Zacarias mostrou a coroa que encontrara lá a Dana, e a anja teve uma ideia. Foram a uma loja de penhores vendê-la. Agora, com o dinheiro que receberam, teriam mais do que o suficiente para se subsistirem para o resto da demanda, sendo que foram imediatamente a uma mercearia e padaria para alimentar o rapaz esfomeado, comprando mais alguns mantimentos para quando Ester acordasse.
Ao fim de dois dias de descanso, Ester finalmente acordou, ouvindo um som irritante e grave ao seu lado. Abriu lentamente os olhos e, como era de noite, conseguiu ver Zacarias a ressonar, deitado no sofá. Ela gritou para ele: "Acorda!", sendo que foi o que fez sobressaltado. Ele comentou:
- Estrela! Finalmente! Estava a ver que não te ias levantar.
- Com o teu ressonar seria impossível.
- Se foi o que te fez levantar, não tens do que te queixar. E então, como é que te sentes?

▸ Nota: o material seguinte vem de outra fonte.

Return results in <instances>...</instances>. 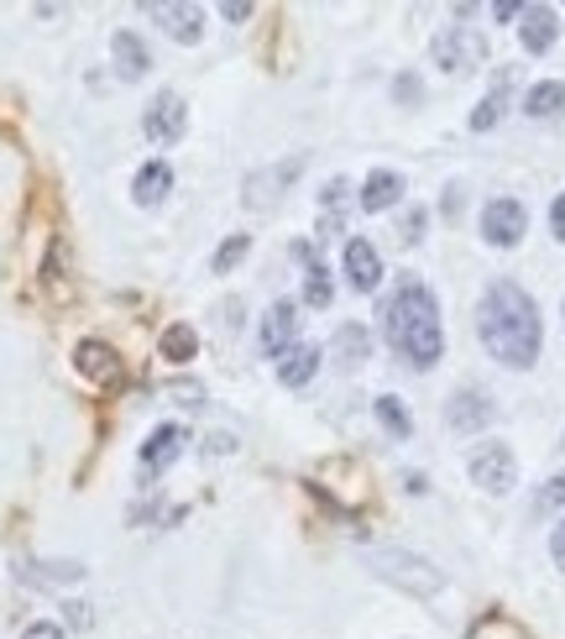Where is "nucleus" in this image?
<instances>
[{
    "label": "nucleus",
    "mask_w": 565,
    "mask_h": 639,
    "mask_svg": "<svg viewBox=\"0 0 565 639\" xmlns=\"http://www.w3.org/2000/svg\"><path fill=\"white\" fill-rule=\"evenodd\" d=\"M555 37H561V16H555L550 5H524V16H518V42H524L529 53H550Z\"/></svg>",
    "instance_id": "9b49d317"
},
{
    "label": "nucleus",
    "mask_w": 565,
    "mask_h": 639,
    "mask_svg": "<svg viewBox=\"0 0 565 639\" xmlns=\"http://www.w3.org/2000/svg\"><path fill=\"white\" fill-rule=\"evenodd\" d=\"M535 509H565V472H555V477L544 483V493L535 498Z\"/></svg>",
    "instance_id": "cd10ccee"
},
{
    "label": "nucleus",
    "mask_w": 565,
    "mask_h": 639,
    "mask_svg": "<svg viewBox=\"0 0 565 639\" xmlns=\"http://www.w3.org/2000/svg\"><path fill=\"white\" fill-rule=\"evenodd\" d=\"M157 352H163L168 362H189V357L200 352V331H194L189 320H179V325H168V331H163V341H157Z\"/></svg>",
    "instance_id": "b1692460"
},
{
    "label": "nucleus",
    "mask_w": 565,
    "mask_h": 639,
    "mask_svg": "<svg viewBox=\"0 0 565 639\" xmlns=\"http://www.w3.org/2000/svg\"><path fill=\"white\" fill-rule=\"evenodd\" d=\"M476 335L481 346L513 372H529L539 362V346H544V325H539V305L518 289V283H487L481 305H476Z\"/></svg>",
    "instance_id": "f257e3e1"
},
{
    "label": "nucleus",
    "mask_w": 565,
    "mask_h": 639,
    "mask_svg": "<svg viewBox=\"0 0 565 639\" xmlns=\"http://www.w3.org/2000/svg\"><path fill=\"white\" fill-rule=\"evenodd\" d=\"M330 299H335L330 268H325V263H309V268H304V305H309V309H325Z\"/></svg>",
    "instance_id": "393cba45"
},
{
    "label": "nucleus",
    "mask_w": 565,
    "mask_h": 639,
    "mask_svg": "<svg viewBox=\"0 0 565 639\" xmlns=\"http://www.w3.org/2000/svg\"><path fill=\"white\" fill-rule=\"evenodd\" d=\"M142 131H147V142H157V148L179 142L183 131H189V111H183L179 94H174V90L157 94V100L147 105V116H142Z\"/></svg>",
    "instance_id": "423d86ee"
},
{
    "label": "nucleus",
    "mask_w": 565,
    "mask_h": 639,
    "mask_svg": "<svg viewBox=\"0 0 565 639\" xmlns=\"http://www.w3.org/2000/svg\"><path fill=\"white\" fill-rule=\"evenodd\" d=\"M383 341L403 357L409 367L429 372L446 352V331H440V299L429 294V283L403 278L383 305Z\"/></svg>",
    "instance_id": "f03ea898"
},
{
    "label": "nucleus",
    "mask_w": 565,
    "mask_h": 639,
    "mask_svg": "<svg viewBox=\"0 0 565 639\" xmlns=\"http://www.w3.org/2000/svg\"><path fill=\"white\" fill-rule=\"evenodd\" d=\"M346 278H351L357 294H372V289L383 283V252L367 242V237H351V242H346Z\"/></svg>",
    "instance_id": "1a4fd4ad"
},
{
    "label": "nucleus",
    "mask_w": 565,
    "mask_h": 639,
    "mask_svg": "<svg viewBox=\"0 0 565 639\" xmlns=\"http://www.w3.org/2000/svg\"><path fill=\"white\" fill-rule=\"evenodd\" d=\"M294 341H298V305L294 299H272L268 315H262V352L283 362L294 352Z\"/></svg>",
    "instance_id": "0eeeda50"
},
{
    "label": "nucleus",
    "mask_w": 565,
    "mask_h": 639,
    "mask_svg": "<svg viewBox=\"0 0 565 639\" xmlns=\"http://www.w3.org/2000/svg\"><path fill=\"white\" fill-rule=\"evenodd\" d=\"M508 90H513V68H503L498 74V85H492V94L481 100L472 111V131H492V126L503 122V111H508Z\"/></svg>",
    "instance_id": "412c9836"
},
{
    "label": "nucleus",
    "mask_w": 565,
    "mask_h": 639,
    "mask_svg": "<svg viewBox=\"0 0 565 639\" xmlns=\"http://www.w3.org/2000/svg\"><path fill=\"white\" fill-rule=\"evenodd\" d=\"M183 446H189V430L183 425H157L147 435V446H142V467L147 472H168L183 457Z\"/></svg>",
    "instance_id": "f8f14e48"
},
{
    "label": "nucleus",
    "mask_w": 565,
    "mask_h": 639,
    "mask_svg": "<svg viewBox=\"0 0 565 639\" xmlns=\"http://www.w3.org/2000/svg\"><path fill=\"white\" fill-rule=\"evenodd\" d=\"M550 555H555V566L565 572V519L555 524V535H550Z\"/></svg>",
    "instance_id": "2f4dec72"
},
{
    "label": "nucleus",
    "mask_w": 565,
    "mask_h": 639,
    "mask_svg": "<svg viewBox=\"0 0 565 639\" xmlns=\"http://www.w3.org/2000/svg\"><path fill=\"white\" fill-rule=\"evenodd\" d=\"M246 252H252V237H226V242H220V252H215V263H209V268H215V273H236V268H241V257H246Z\"/></svg>",
    "instance_id": "a878e982"
},
{
    "label": "nucleus",
    "mask_w": 565,
    "mask_h": 639,
    "mask_svg": "<svg viewBox=\"0 0 565 639\" xmlns=\"http://www.w3.org/2000/svg\"><path fill=\"white\" fill-rule=\"evenodd\" d=\"M231 446H236V440H231V435H209V451H215V457H226V451H231Z\"/></svg>",
    "instance_id": "e433bc0d"
},
{
    "label": "nucleus",
    "mask_w": 565,
    "mask_h": 639,
    "mask_svg": "<svg viewBox=\"0 0 565 639\" xmlns=\"http://www.w3.org/2000/svg\"><path fill=\"white\" fill-rule=\"evenodd\" d=\"M111 53H116V68H120V79H142L152 68L147 59V42L137 37V31H116V42H111Z\"/></svg>",
    "instance_id": "f3484780"
},
{
    "label": "nucleus",
    "mask_w": 565,
    "mask_h": 639,
    "mask_svg": "<svg viewBox=\"0 0 565 639\" xmlns=\"http://www.w3.org/2000/svg\"><path fill=\"white\" fill-rule=\"evenodd\" d=\"M466 472H472V483L481 493H508V487L518 483V461L508 451L503 440H481L472 457H466Z\"/></svg>",
    "instance_id": "7ed1b4c3"
},
{
    "label": "nucleus",
    "mask_w": 565,
    "mask_h": 639,
    "mask_svg": "<svg viewBox=\"0 0 565 639\" xmlns=\"http://www.w3.org/2000/svg\"><path fill=\"white\" fill-rule=\"evenodd\" d=\"M22 639H68V635H63V624H53V618H37V624L22 629Z\"/></svg>",
    "instance_id": "c85d7f7f"
},
{
    "label": "nucleus",
    "mask_w": 565,
    "mask_h": 639,
    "mask_svg": "<svg viewBox=\"0 0 565 639\" xmlns=\"http://www.w3.org/2000/svg\"><path fill=\"white\" fill-rule=\"evenodd\" d=\"M492 16H498V22H518V16H524V5L503 0V5H492Z\"/></svg>",
    "instance_id": "f704fd0d"
},
{
    "label": "nucleus",
    "mask_w": 565,
    "mask_h": 639,
    "mask_svg": "<svg viewBox=\"0 0 565 639\" xmlns=\"http://www.w3.org/2000/svg\"><path fill=\"white\" fill-rule=\"evenodd\" d=\"M524 111H529L535 122H555V116H565V85L561 79H539V85H529Z\"/></svg>",
    "instance_id": "dca6fc26"
},
{
    "label": "nucleus",
    "mask_w": 565,
    "mask_h": 639,
    "mask_svg": "<svg viewBox=\"0 0 565 639\" xmlns=\"http://www.w3.org/2000/svg\"><path fill=\"white\" fill-rule=\"evenodd\" d=\"M435 63L446 68V74H472L476 63L487 59V37L481 31H472V27H446L440 37H435Z\"/></svg>",
    "instance_id": "39448f33"
},
{
    "label": "nucleus",
    "mask_w": 565,
    "mask_h": 639,
    "mask_svg": "<svg viewBox=\"0 0 565 639\" xmlns=\"http://www.w3.org/2000/svg\"><path fill=\"white\" fill-rule=\"evenodd\" d=\"M550 231H555V242H565V194H555V205H550Z\"/></svg>",
    "instance_id": "7c9ffc66"
},
{
    "label": "nucleus",
    "mask_w": 565,
    "mask_h": 639,
    "mask_svg": "<svg viewBox=\"0 0 565 639\" xmlns=\"http://www.w3.org/2000/svg\"><path fill=\"white\" fill-rule=\"evenodd\" d=\"M524 231H529V210L518 205V200H487L481 205V242L498 246V252H508V246L524 242Z\"/></svg>",
    "instance_id": "20e7f679"
},
{
    "label": "nucleus",
    "mask_w": 565,
    "mask_h": 639,
    "mask_svg": "<svg viewBox=\"0 0 565 639\" xmlns=\"http://www.w3.org/2000/svg\"><path fill=\"white\" fill-rule=\"evenodd\" d=\"M398 237H403V242L414 246L419 237H424V210H409V215H403V226H398Z\"/></svg>",
    "instance_id": "c756f323"
},
{
    "label": "nucleus",
    "mask_w": 565,
    "mask_h": 639,
    "mask_svg": "<svg viewBox=\"0 0 565 639\" xmlns=\"http://www.w3.org/2000/svg\"><path fill=\"white\" fill-rule=\"evenodd\" d=\"M68 613V624H74V629H85V624H90V609H79V603H74V609H63Z\"/></svg>",
    "instance_id": "4c0bfd02"
},
{
    "label": "nucleus",
    "mask_w": 565,
    "mask_h": 639,
    "mask_svg": "<svg viewBox=\"0 0 565 639\" xmlns=\"http://www.w3.org/2000/svg\"><path fill=\"white\" fill-rule=\"evenodd\" d=\"M393 94H398V100H419L424 90H419V79H414V74H403V79L393 85Z\"/></svg>",
    "instance_id": "473e14b6"
},
{
    "label": "nucleus",
    "mask_w": 565,
    "mask_h": 639,
    "mask_svg": "<svg viewBox=\"0 0 565 639\" xmlns=\"http://www.w3.org/2000/svg\"><path fill=\"white\" fill-rule=\"evenodd\" d=\"M330 352H335V362L351 372V367H361L372 357V335H367V325H341L335 341H330Z\"/></svg>",
    "instance_id": "6ab92c4d"
},
{
    "label": "nucleus",
    "mask_w": 565,
    "mask_h": 639,
    "mask_svg": "<svg viewBox=\"0 0 565 639\" xmlns=\"http://www.w3.org/2000/svg\"><path fill=\"white\" fill-rule=\"evenodd\" d=\"M220 16H226V22H246V16H252V5H246V0H226V5H220Z\"/></svg>",
    "instance_id": "72a5a7b5"
},
{
    "label": "nucleus",
    "mask_w": 565,
    "mask_h": 639,
    "mask_svg": "<svg viewBox=\"0 0 565 639\" xmlns=\"http://www.w3.org/2000/svg\"><path fill=\"white\" fill-rule=\"evenodd\" d=\"M152 16H157V27L168 31L174 42H200V31H205V11L200 5H152Z\"/></svg>",
    "instance_id": "2eb2a0df"
},
{
    "label": "nucleus",
    "mask_w": 565,
    "mask_h": 639,
    "mask_svg": "<svg viewBox=\"0 0 565 639\" xmlns=\"http://www.w3.org/2000/svg\"><path fill=\"white\" fill-rule=\"evenodd\" d=\"M168 189H174V168H168L163 157H152V163H142V168H137V179H131V200L152 210V205H163V200H168Z\"/></svg>",
    "instance_id": "4468645a"
},
{
    "label": "nucleus",
    "mask_w": 565,
    "mask_h": 639,
    "mask_svg": "<svg viewBox=\"0 0 565 639\" xmlns=\"http://www.w3.org/2000/svg\"><path fill=\"white\" fill-rule=\"evenodd\" d=\"M79 577H85L79 561H37V566L22 572V582H37V587H74Z\"/></svg>",
    "instance_id": "4be33fe9"
},
{
    "label": "nucleus",
    "mask_w": 565,
    "mask_h": 639,
    "mask_svg": "<svg viewBox=\"0 0 565 639\" xmlns=\"http://www.w3.org/2000/svg\"><path fill=\"white\" fill-rule=\"evenodd\" d=\"M492 414H498L492 394H481V388H461V394L450 398L446 425L450 430H481V425H492Z\"/></svg>",
    "instance_id": "9d476101"
},
{
    "label": "nucleus",
    "mask_w": 565,
    "mask_h": 639,
    "mask_svg": "<svg viewBox=\"0 0 565 639\" xmlns=\"http://www.w3.org/2000/svg\"><path fill=\"white\" fill-rule=\"evenodd\" d=\"M377 566H393V572H383V577L403 582V587H414V592H440V572L429 566V561H419V555H403V550H383L377 555Z\"/></svg>",
    "instance_id": "6e6552de"
},
{
    "label": "nucleus",
    "mask_w": 565,
    "mask_h": 639,
    "mask_svg": "<svg viewBox=\"0 0 565 639\" xmlns=\"http://www.w3.org/2000/svg\"><path fill=\"white\" fill-rule=\"evenodd\" d=\"M372 409H377V425H383L393 440H409V435H414V414H409V404H403V398L383 394Z\"/></svg>",
    "instance_id": "5701e85b"
},
{
    "label": "nucleus",
    "mask_w": 565,
    "mask_h": 639,
    "mask_svg": "<svg viewBox=\"0 0 565 639\" xmlns=\"http://www.w3.org/2000/svg\"><path fill=\"white\" fill-rule=\"evenodd\" d=\"M346 194H351V183H346V179H330V183H325V194H320V210H325V215H341Z\"/></svg>",
    "instance_id": "bb28decb"
},
{
    "label": "nucleus",
    "mask_w": 565,
    "mask_h": 639,
    "mask_svg": "<svg viewBox=\"0 0 565 639\" xmlns=\"http://www.w3.org/2000/svg\"><path fill=\"white\" fill-rule=\"evenodd\" d=\"M74 367L94 378V383H105V378H116V352L105 346V341H79L74 346Z\"/></svg>",
    "instance_id": "aec40b11"
},
{
    "label": "nucleus",
    "mask_w": 565,
    "mask_h": 639,
    "mask_svg": "<svg viewBox=\"0 0 565 639\" xmlns=\"http://www.w3.org/2000/svg\"><path fill=\"white\" fill-rule=\"evenodd\" d=\"M320 362H325V352L320 346H294L283 362H278V378H283V388H304L314 372H320Z\"/></svg>",
    "instance_id": "a211bd4d"
},
{
    "label": "nucleus",
    "mask_w": 565,
    "mask_h": 639,
    "mask_svg": "<svg viewBox=\"0 0 565 639\" xmlns=\"http://www.w3.org/2000/svg\"><path fill=\"white\" fill-rule=\"evenodd\" d=\"M440 210H446V215L461 210V183H450V189H446V205H440Z\"/></svg>",
    "instance_id": "c9c22d12"
},
{
    "label": "nucleus",
    "mask_w": 565,
    "mask_h": 639,
    "mask_svg": "<svg viewBox=\"0 0 565 639\" xmlns=\"http://www.w3.org/2000/svg\"><path fill=\"white\" fill-rule=\"evenodd\" d=\"M398 200H403V179H398L393 168H372V174H367V183H361V194H357V205L367 215L393 210Z\"/></svg>",
    "instance_id": "ddd939ff"
}]
</instances>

- Sinto-me cansada e um pouco dorida, mas acho que me consigo levantar. Nem acredito que uma única tentativa de salvar aquela igreja calharia tão mal. Não sei como é que vamos tratar daqueles monstros nojentos. Já desperdiçamos tanto tempo. – Ester suspirou. - E eu que queria ser rápida.
- Oh, não te preocupes. Eu e a Dana já tratamos disso. – Declarou orgulhoso.
- O quê?! Como?
- Foi complicado, mas um plano da genial Dama não poderia falhar. Ela ensinou-me a ser um exorcista e bastou molhá-los que eles se desintegraram todos. Tu sabes bem como eu e ela fazemos um casal invencível.
- Uau… nem precisaram de ajuda. Aquela otária, a fazer tudo sem mim. Tenho quase a certeza que ela teve que te convencer. – Comentou, pensando no quão inútil ela poderia ser naquela aventura, até que se lembrou. – Já agora, onde é que ela está?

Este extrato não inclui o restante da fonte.